Google and ProPublica have teamed up to document hate crime in America
Hate crime seems to be a recurring feature of 2017. Terrorism and issues with equality have infiltrated social media. Given this pattern, Google News Lab has teamed up with ProPublica, an independent journalism platform, to track the coverage of these crimes across the internet.
The software, called the Documenting Hate News Index, is a machine-learning based tool. It lists media reports from Google News. Topics include hate crime, racism and discrimination. Data from February 2017 is accessible on the site, in chronological order from newest to oldest.
Information is also sorted using a frequency algorithm. The tool collects the most used keywords and presents them in a cloud for users to sort through. The larger the font, the more mentions a particular keyword has. Not surprisingly, Donald Trump has earned himself a spot at the top of the list.

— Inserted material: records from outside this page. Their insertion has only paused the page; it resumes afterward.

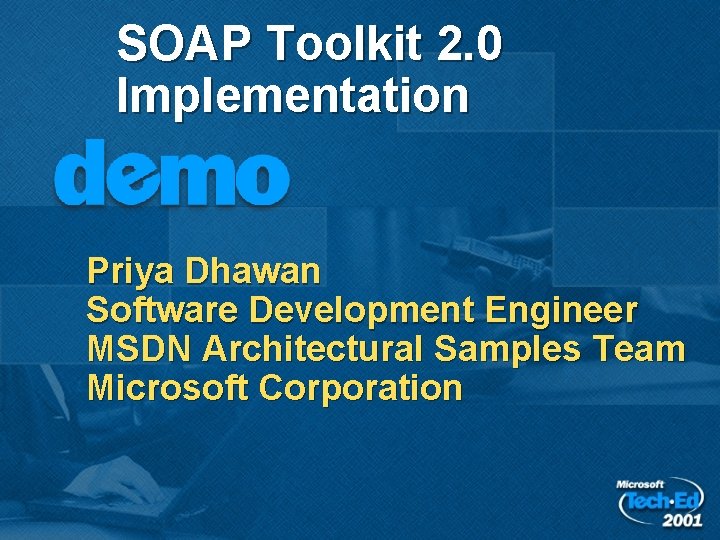SOAP Toolkit 2. 0 Implementation Priya Dhawan Software Development Engineer MSDN Architectural Samples Team SOAP Toolkit 2. 0 Implementation Priya Dhawan Software Development Engineer MSDN Architectural Samples Team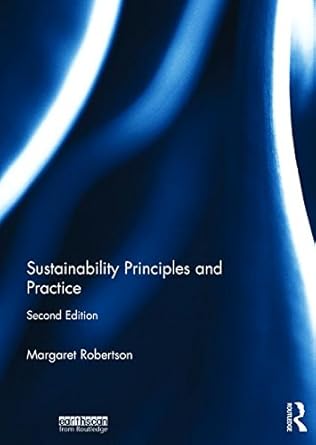 sustainability principles and practice 1st edition margaret robertson 1138650218, 978-1138650213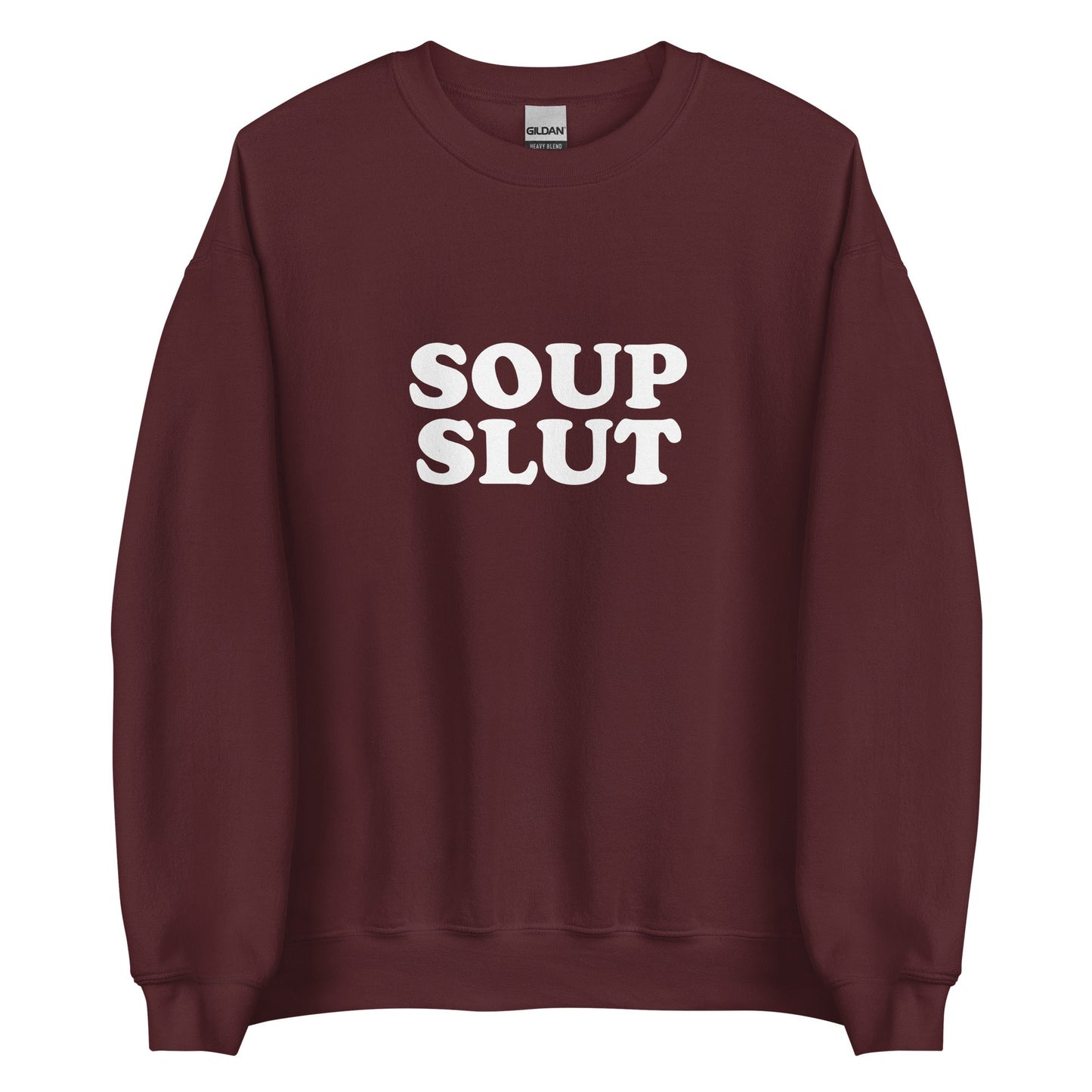Soup Slut Sweatshirt - ninanush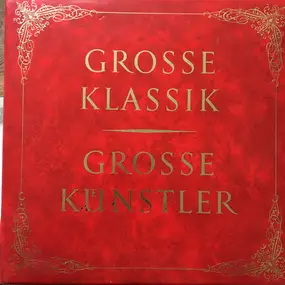 Wolfgang Amadeus Mozart - Grosse Klassik - Grosse Kuenstler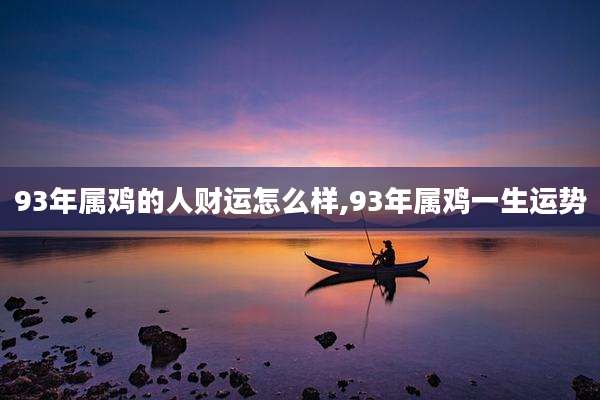 93年属鸡的人财运怎么样,93年属鸡一生运势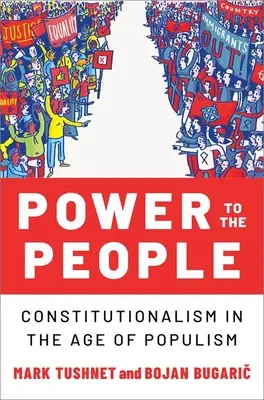 Le pouvoir au peuple : Le constitutionnalisme à l'ère du populisme - Power to the People: Constitutionalism in the Age of Populism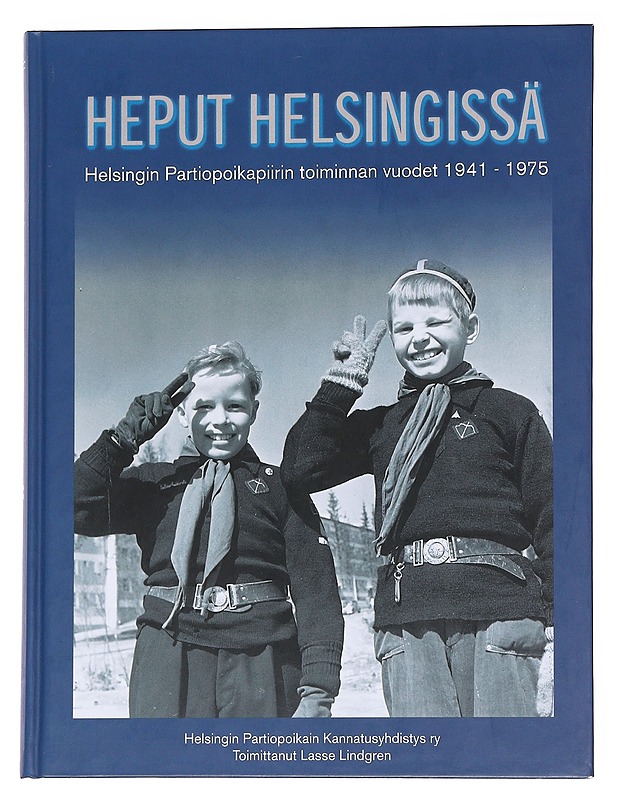 Heput Helsingissä : Helsingin partiopoikapiirin toiminnan vuodet 1941-1975 : Helsingin partiopoikain kannatusyhdistyksen 50-vuotisjuhlakirja - Lindgren, Lasse - Historiakirjat - 10105573625 - 0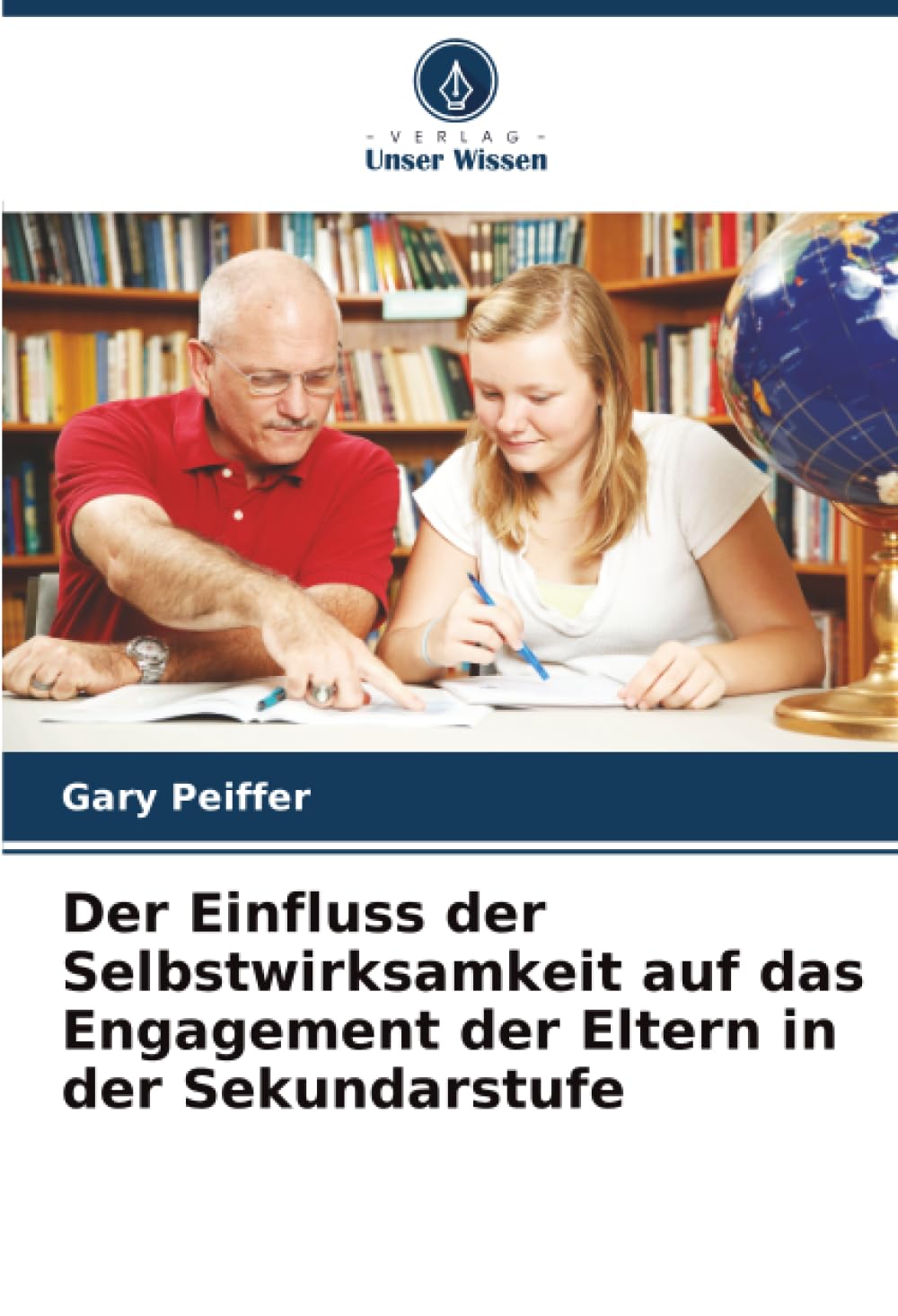 Der Einfluss der Selbstwirksamkeit auf das Engagement der Eltern in der Sekundarstufe
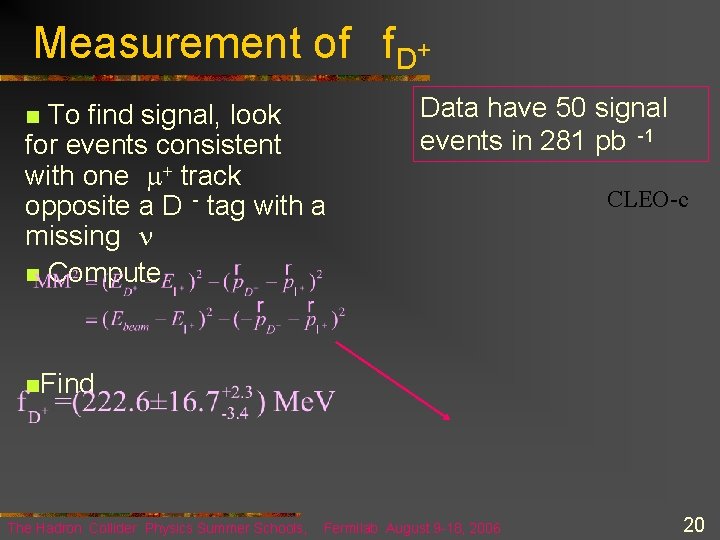 Measurement of f D+ To find signal, look for events consistent with one +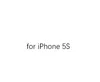 for iPhone 5S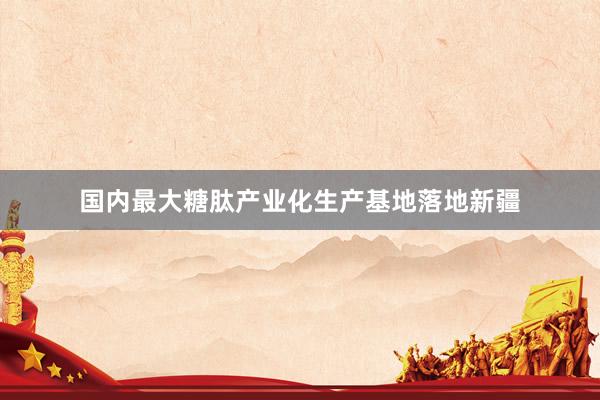 国内最大糖肽产业化生产基地落地新疆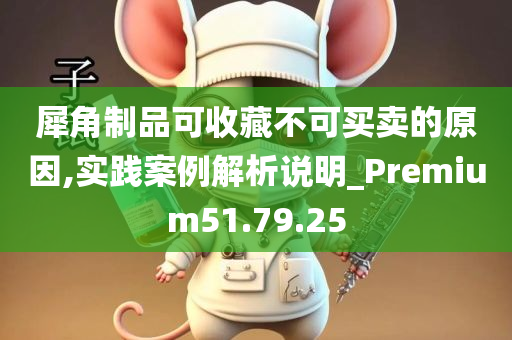 犀角制品可收藏不可买卖的原因,实践案例解析说明_Premium51.79.25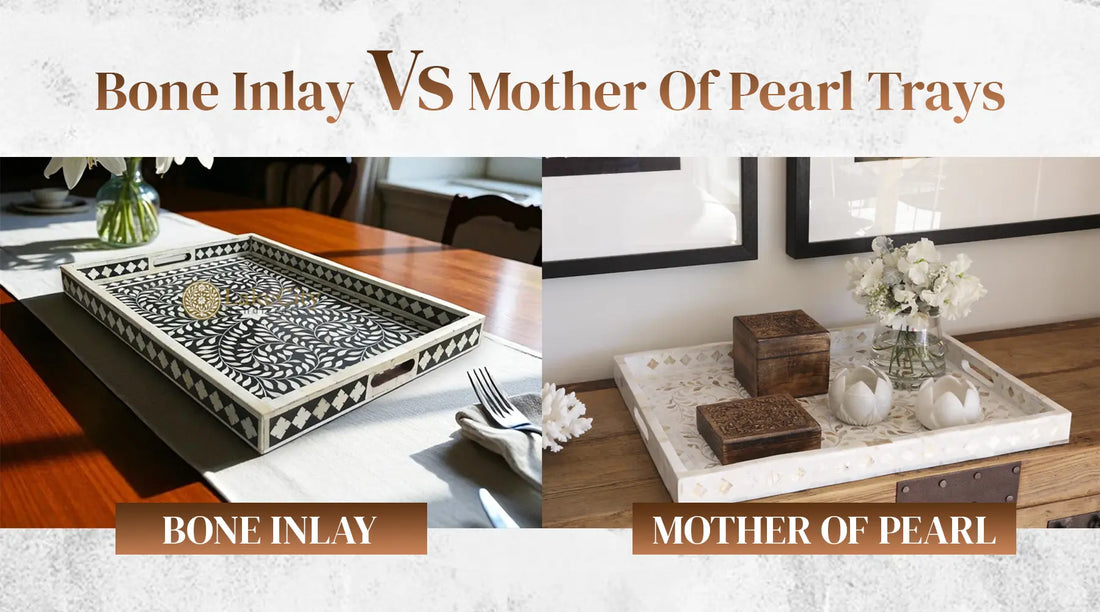 Bone Inlay vs. Mother of Pearl inlay Trays: Which Artisan Style Suits Your Home?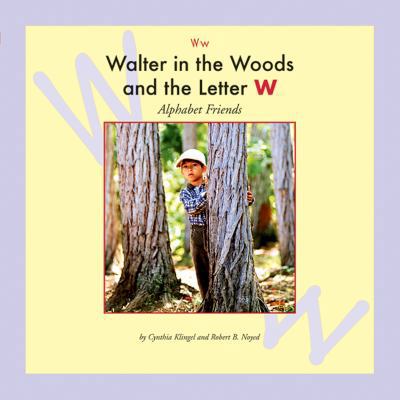 Walter in the Woods and the Letter W 1592961134 Book Cover
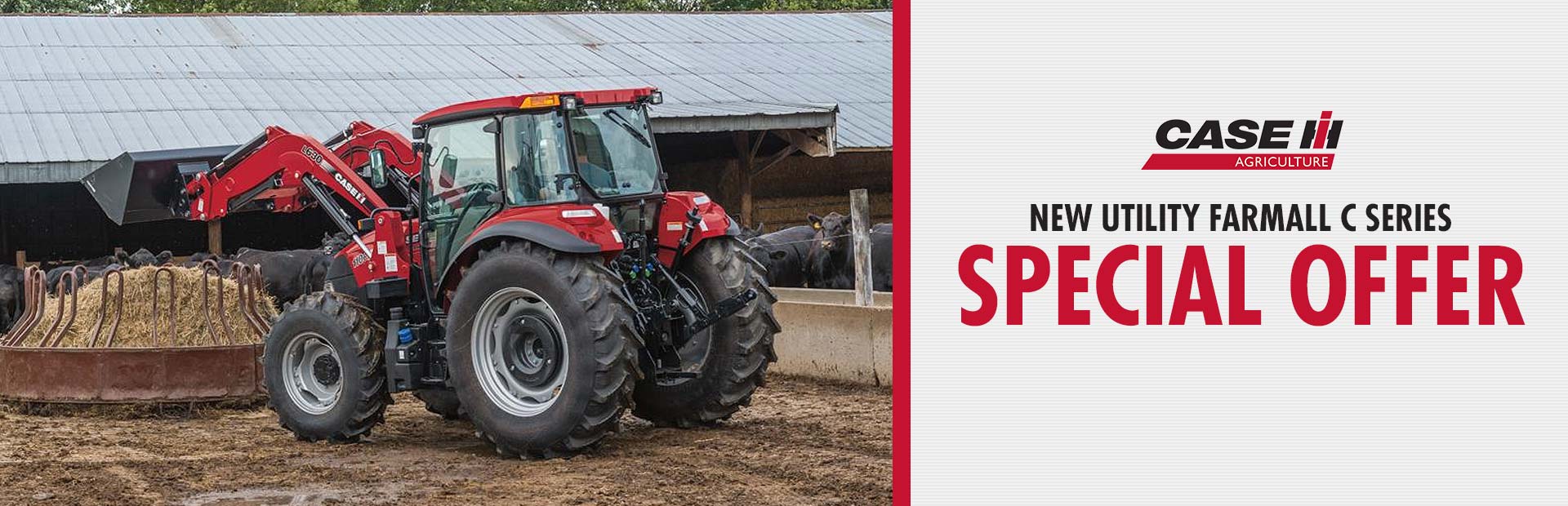 Case IH: New Utility Farmall C Series Special Offer
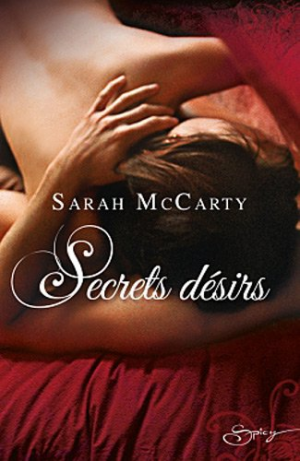 Sarah McCarty – Les Hell’s Eight, tome 1 : Secrets désirs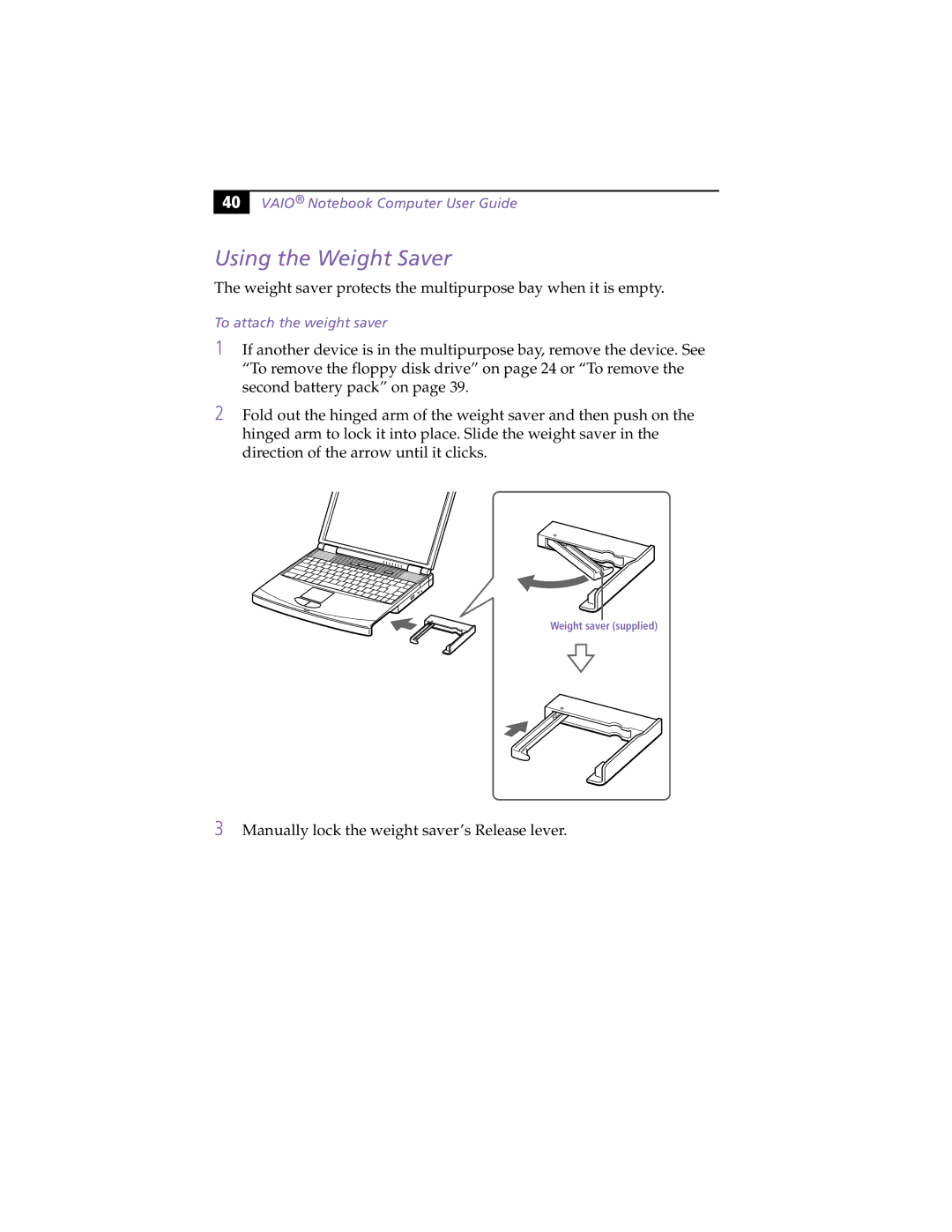 Sony PCG-F430, PCG-F450 manual Using the Weight Saver, To attach the weight saver 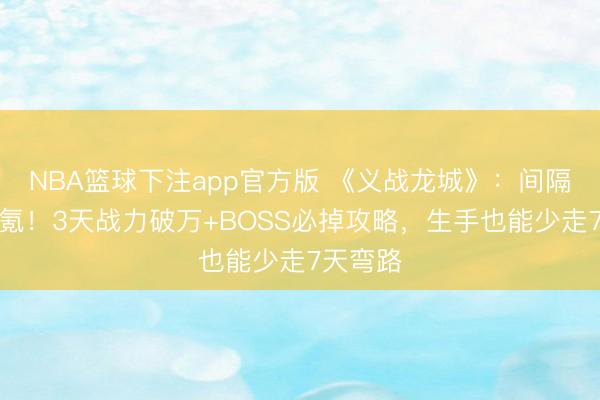 NBA篮球下注app官方版 《义战龙城》:间隔无脑肝氪!3天战力破万+BOSS必掉攻略,生手也能少走7天弯路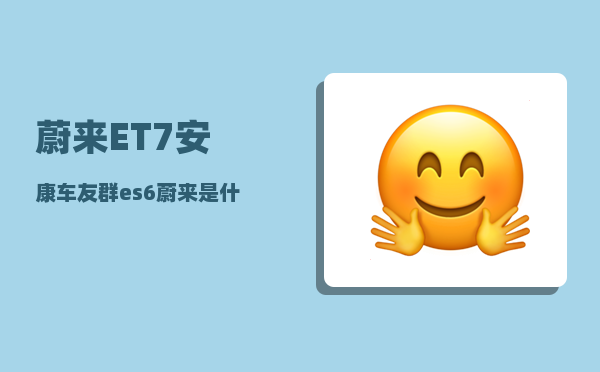 蔚来ET7安康车友群_es6蔚来是什么牌子-图1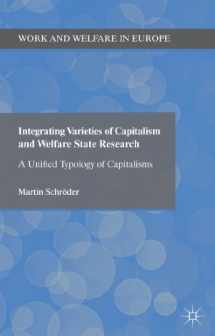 9781137310293-1137310294-Integrating Varieties of Capitalism and Welfare State Research: A Unified Typology of Capitalisms (Work and Welfare in Europe)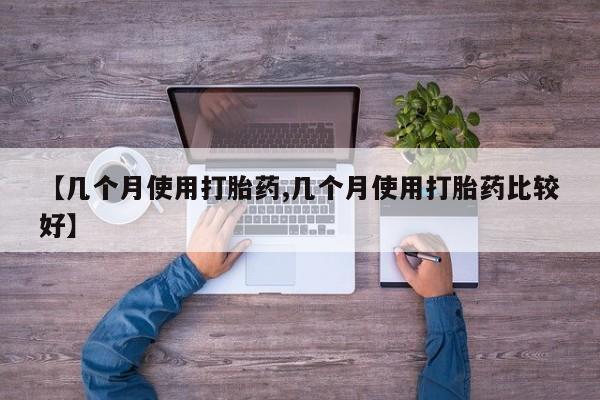 哪里有米非司酮片,【几个月使用打胎药,几个月使用打胎药比较好】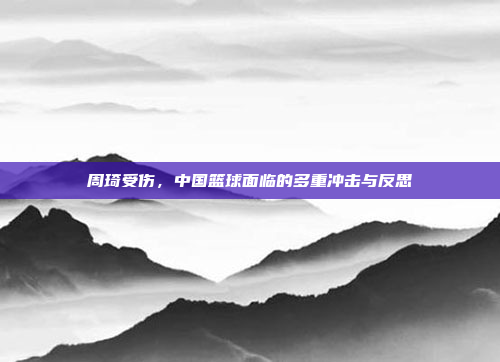 周琦受伤,中国篮球面临的多重冲击与反思 周琦受伤,中国篮球面临的多重冲击与反思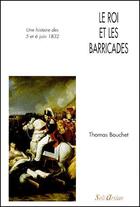 Couverture du livre « Le roi et les barricades ; une histoire des 5 et 6 juin 1832 » de Thomas Bouchet aux éditions Seli Arslan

The index collects results from Google News. The text is then filtered through a language analysis. It extracts information about geographic location and context. Relevant content is extracted, updated and added to the database every day. Given that earlier this year, Google Maps was revealed to be tracking our location even when our data was off. Tracking crime is a much more needed, and ethical venture.
Google called the project a ‘starting point’ for both the study and documentation of hate crime. Although offences at the federal level are required to be reported, lower levels of government and law enforcement seem to struggle to report hate crime issues.
At this stage, hate crime news will only be tracked across America – but it’s a start.